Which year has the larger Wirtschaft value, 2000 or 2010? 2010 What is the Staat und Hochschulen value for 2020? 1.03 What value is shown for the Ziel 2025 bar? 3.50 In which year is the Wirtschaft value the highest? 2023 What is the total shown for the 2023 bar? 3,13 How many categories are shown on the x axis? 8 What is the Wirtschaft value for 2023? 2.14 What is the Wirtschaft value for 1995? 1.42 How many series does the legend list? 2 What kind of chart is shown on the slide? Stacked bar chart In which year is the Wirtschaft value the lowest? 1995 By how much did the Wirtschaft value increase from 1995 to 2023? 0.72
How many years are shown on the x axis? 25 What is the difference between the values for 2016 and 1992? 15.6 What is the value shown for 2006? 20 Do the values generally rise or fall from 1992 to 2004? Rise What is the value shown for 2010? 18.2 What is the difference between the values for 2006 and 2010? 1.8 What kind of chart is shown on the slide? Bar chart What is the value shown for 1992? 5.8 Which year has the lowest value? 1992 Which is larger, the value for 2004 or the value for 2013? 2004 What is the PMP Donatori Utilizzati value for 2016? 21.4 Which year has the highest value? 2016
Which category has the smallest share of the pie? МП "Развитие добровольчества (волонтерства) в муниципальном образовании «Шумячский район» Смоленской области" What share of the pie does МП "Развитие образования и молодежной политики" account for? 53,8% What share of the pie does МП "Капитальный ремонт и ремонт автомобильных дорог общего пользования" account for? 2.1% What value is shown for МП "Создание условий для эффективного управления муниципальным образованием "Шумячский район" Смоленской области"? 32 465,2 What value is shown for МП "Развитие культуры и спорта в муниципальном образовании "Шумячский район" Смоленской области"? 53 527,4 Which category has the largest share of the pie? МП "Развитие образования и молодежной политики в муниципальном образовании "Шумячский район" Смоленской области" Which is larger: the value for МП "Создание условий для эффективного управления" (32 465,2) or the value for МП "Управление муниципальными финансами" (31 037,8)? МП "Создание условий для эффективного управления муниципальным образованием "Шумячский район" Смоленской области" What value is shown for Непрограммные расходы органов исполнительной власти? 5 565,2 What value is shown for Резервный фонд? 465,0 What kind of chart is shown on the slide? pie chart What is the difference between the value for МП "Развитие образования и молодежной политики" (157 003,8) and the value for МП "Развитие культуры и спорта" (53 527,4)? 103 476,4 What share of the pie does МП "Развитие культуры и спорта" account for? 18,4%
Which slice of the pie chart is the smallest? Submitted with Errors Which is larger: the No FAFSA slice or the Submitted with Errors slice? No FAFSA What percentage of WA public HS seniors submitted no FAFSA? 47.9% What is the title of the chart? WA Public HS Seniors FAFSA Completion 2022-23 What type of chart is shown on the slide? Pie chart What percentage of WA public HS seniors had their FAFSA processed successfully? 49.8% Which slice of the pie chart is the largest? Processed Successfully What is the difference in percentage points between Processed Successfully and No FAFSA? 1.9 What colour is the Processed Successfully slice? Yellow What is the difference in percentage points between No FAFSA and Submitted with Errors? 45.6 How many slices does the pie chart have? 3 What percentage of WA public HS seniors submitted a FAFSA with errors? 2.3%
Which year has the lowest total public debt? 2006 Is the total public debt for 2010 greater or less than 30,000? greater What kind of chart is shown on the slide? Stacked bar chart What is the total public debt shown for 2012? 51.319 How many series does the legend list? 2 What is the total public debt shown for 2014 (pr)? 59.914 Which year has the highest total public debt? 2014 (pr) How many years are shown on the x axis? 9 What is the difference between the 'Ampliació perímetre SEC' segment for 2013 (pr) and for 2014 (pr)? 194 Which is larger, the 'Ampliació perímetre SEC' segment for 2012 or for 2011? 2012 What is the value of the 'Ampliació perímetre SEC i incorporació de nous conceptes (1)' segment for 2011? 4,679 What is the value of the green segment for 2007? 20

> **What the task requires**
Copy out, word for word, the part of the items that opens with the first line and closes with the line containing "How many years are shown on the x axis? 25", including both of those lines.

> **Answer to this exercise**
Which year has the larger Wirtschaft value, 2000 or 2010? 2010 What is the Staat und Hochschulen value for 2020? 1.03 What value is shown for the Ziel 2025 bar? 3.50 In which year is the Wirtschaft value the highest? 2023 What is the total shown for the 2023 bar? 3,13 How many categories are shown on the x axis? 8 What is the Wirtschaft value for 2023? 2.14 What is the Wirtschaft value for 1995? 1.42 How many series does the legend list? 2 What kind of chart is shown on the slide? Stacked bar chart In which year is the Wirtschaft value the lowest? 1995 By how much did the Wirtschaft value increase from 1995 to 2023? 0.72
How many years are shown on the x axis? 25 What is the difference between the values for 2016 and 1992? 15.6 What is the value shown for 2006? 20 Do the values generally rise or fall from 1992 to 2004? Rise What is the value shown for 2010? 18.2 What is the difference between the values for 2006 and 2010? 1.8 What kind of chart is shown on the slide? Bar chart What is the value shown for 1992? 5.8 Which year has the lowest value? 1992 Which is larger, the value for 2004 or the value for 2013? 2004 What is the PMP Donatori Utilizzati value for 2016? 21.4 Which year has the highest value? 2016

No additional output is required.